Big Eyes raconte de fait l’histoire d’une humiliation doublée d’un asservissement que l’on a bien du mal à saisir de l’extérieur. De ce couple fondamentalement antinomique, l’un qui peint, l’autre qui s’en approprie le travail, Tim Burton nous en raconte factuellement l’évolution mais jamais ne s’emploie à véritablement dépeindre les fractures, les zones de friction ou même de latence psychologique. Et à l’extérieur on reste forcément, avec à l’écran un défilement d’images léchées, solaires et frontales. Comme si le cinéaste avait depuis longtemps mis de côté l’envers de ces tableaux pour juste en cristalliser l’huile et les couleurs filmées en de gros plans insipides qui nous laissent à la porte de leurs intimes créations.

Cela fait longtemps que Burton ne nous fait plus rêver. on a eu le soubresaut Frankenweenie qui a défaut de surprendre rassérénait après les flops Alice au pays des merveilles et dans une moindre mesure Dark Shadows. Avec Big Eyes, on semble atteindre un nouveau palier au sein d’une filmo devenue ennuyeuse pour ne pas dire de plus en plus passe-partout. Car il est évident que voici un film sans identité réelle qui aurait pu être réalisé ainsi par le premier yes man hollywoodien venu. Sans âme, sans aspérité, Big Eyes est aussi sans intérêt. Non que l’histoire racontée n’interpelle pas, elle est juste, traitée ainsi, insignifiante et desservant peut-être même la véritable Margaret Keane dans sa reconnaissance certes dorénavant établie qu’elle était bien l’auteure de ces toiles et non son mari.

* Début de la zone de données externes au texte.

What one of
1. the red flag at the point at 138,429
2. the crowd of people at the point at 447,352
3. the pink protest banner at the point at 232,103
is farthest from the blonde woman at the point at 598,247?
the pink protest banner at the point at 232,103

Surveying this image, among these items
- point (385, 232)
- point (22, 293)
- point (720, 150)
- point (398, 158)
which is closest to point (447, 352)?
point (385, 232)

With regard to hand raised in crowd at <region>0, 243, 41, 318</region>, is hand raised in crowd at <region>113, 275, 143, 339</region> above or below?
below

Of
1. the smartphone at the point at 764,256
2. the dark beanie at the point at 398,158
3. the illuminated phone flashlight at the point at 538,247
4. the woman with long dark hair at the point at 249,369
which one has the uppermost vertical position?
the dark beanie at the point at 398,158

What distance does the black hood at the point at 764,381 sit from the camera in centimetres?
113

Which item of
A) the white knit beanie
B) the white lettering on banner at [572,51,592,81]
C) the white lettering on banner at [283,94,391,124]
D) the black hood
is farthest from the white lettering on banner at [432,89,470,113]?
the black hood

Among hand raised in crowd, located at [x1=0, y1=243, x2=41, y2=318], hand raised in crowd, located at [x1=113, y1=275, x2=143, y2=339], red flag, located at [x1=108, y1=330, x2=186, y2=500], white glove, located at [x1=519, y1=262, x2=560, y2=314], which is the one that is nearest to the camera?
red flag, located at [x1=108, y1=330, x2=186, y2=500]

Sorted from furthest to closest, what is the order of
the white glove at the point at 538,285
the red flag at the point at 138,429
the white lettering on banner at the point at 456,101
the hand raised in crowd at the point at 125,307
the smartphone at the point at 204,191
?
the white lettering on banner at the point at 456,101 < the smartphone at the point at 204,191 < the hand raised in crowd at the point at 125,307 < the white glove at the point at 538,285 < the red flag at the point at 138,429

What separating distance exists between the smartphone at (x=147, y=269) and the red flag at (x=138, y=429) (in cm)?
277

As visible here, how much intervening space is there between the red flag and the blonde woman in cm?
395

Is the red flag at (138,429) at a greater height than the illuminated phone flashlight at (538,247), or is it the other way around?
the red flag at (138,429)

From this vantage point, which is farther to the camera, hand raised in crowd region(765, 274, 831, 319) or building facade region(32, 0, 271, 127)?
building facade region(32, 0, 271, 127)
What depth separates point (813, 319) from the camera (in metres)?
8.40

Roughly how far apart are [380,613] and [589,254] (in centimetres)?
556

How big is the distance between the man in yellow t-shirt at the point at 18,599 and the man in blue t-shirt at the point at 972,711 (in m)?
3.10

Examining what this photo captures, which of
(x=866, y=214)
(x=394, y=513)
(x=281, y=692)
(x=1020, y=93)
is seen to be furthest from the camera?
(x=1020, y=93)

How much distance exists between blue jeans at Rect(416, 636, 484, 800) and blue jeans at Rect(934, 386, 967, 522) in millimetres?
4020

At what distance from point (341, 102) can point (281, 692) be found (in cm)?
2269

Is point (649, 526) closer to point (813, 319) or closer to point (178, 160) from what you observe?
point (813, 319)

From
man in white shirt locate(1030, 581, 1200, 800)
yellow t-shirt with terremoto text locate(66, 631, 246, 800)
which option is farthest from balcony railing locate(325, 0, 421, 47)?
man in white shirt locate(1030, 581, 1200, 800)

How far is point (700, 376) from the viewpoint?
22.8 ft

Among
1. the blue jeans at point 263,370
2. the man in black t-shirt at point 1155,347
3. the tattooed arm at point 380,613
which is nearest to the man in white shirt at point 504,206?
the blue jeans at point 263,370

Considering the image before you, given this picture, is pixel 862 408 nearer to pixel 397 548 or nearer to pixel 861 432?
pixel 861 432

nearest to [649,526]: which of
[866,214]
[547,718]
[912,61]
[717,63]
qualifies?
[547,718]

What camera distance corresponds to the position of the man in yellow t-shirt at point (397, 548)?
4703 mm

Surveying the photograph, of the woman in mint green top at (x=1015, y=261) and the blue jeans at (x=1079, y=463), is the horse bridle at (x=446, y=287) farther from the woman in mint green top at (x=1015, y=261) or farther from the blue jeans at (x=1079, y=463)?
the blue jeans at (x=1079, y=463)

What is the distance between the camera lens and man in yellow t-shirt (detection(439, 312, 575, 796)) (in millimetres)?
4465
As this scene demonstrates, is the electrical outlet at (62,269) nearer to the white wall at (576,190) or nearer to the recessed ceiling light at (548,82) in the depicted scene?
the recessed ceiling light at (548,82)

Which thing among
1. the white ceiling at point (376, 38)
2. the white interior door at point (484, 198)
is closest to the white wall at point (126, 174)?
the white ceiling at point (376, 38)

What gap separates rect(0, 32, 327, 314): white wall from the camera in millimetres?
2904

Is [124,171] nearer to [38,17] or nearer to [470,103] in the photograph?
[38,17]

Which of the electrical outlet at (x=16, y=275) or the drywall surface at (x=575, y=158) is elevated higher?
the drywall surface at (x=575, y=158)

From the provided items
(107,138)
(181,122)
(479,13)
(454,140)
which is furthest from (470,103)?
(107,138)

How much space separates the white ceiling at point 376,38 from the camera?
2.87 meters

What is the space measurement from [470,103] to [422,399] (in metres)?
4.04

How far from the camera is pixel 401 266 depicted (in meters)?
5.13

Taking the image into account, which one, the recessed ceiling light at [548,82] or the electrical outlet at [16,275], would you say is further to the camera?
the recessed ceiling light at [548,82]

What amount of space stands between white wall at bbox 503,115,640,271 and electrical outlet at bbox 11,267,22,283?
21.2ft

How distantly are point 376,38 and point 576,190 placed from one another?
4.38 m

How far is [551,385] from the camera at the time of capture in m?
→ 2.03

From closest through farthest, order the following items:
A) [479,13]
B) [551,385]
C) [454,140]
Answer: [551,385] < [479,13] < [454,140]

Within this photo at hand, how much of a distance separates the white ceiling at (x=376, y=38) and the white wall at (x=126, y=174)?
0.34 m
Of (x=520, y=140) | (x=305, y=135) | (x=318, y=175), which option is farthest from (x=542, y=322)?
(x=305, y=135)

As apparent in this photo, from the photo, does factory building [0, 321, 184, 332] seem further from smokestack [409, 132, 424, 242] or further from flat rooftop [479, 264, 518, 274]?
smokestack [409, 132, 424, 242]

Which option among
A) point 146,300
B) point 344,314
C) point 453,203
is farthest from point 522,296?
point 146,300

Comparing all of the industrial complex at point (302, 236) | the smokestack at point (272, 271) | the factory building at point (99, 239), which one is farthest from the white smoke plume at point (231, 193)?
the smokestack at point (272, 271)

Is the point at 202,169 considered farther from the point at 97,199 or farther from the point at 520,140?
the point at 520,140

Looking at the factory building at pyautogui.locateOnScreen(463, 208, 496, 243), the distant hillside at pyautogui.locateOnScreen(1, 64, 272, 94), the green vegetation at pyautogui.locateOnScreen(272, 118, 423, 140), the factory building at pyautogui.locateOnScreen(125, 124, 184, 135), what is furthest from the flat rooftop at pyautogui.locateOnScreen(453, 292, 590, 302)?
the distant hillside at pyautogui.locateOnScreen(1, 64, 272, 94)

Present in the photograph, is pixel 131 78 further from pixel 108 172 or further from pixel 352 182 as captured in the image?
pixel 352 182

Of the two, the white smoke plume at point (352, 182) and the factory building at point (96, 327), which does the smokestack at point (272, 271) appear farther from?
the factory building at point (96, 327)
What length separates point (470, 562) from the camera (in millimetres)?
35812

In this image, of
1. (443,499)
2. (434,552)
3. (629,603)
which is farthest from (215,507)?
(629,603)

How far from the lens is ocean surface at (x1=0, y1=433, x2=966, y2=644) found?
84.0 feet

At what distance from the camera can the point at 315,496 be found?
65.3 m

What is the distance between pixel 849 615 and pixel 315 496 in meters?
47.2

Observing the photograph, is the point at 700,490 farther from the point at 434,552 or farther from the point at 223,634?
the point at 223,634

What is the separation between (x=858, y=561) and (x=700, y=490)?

Ce qui interpelle en fait est le manque d’entrain de Burton. Les scènes s’enchaînent au ralenti, les cadres sont paresseux, les dialogues sont au diapason et les interprétations ont un arrière-gout d’artificialité un peu défraîchie. Cela sonne un peu faux, voire surjoué à tendance cabotinage pour Christoph Waltz. Difficile donc dans ces conditions de trouver une porte d’entrée pour ne serait-ce que s’immiscer et jeter un œil autre que torve à tout cela. Qu’il est loin le temps de Ed Wood et la fureur de chacun de ses plans baroques et immersifs au service d’une histoire qui sentait bon l’amour du cinéma par tous ses pores. À l’image de l’affiche française qui annonce fièrement qu’il s’agit là du meilleur film de Burton depuis des années, il ne nous reste plus que l’œil droit pour pleurer.

Big Eyes de Tim Burton – 18 mars 2015 (StudioCanal)

Big Eyes raconte la scandaleuse histoire vraie de l’une des plus grandes impostures de l’histoire de l’art. À la fin des années 50 et au début des années 60, le peintre Walter Keane a connu un succès phénoménal et révolutionné le commerce de l’art grâce à ses énigmatiques tableaux représentant des enfants malheureux aux yeux immenses.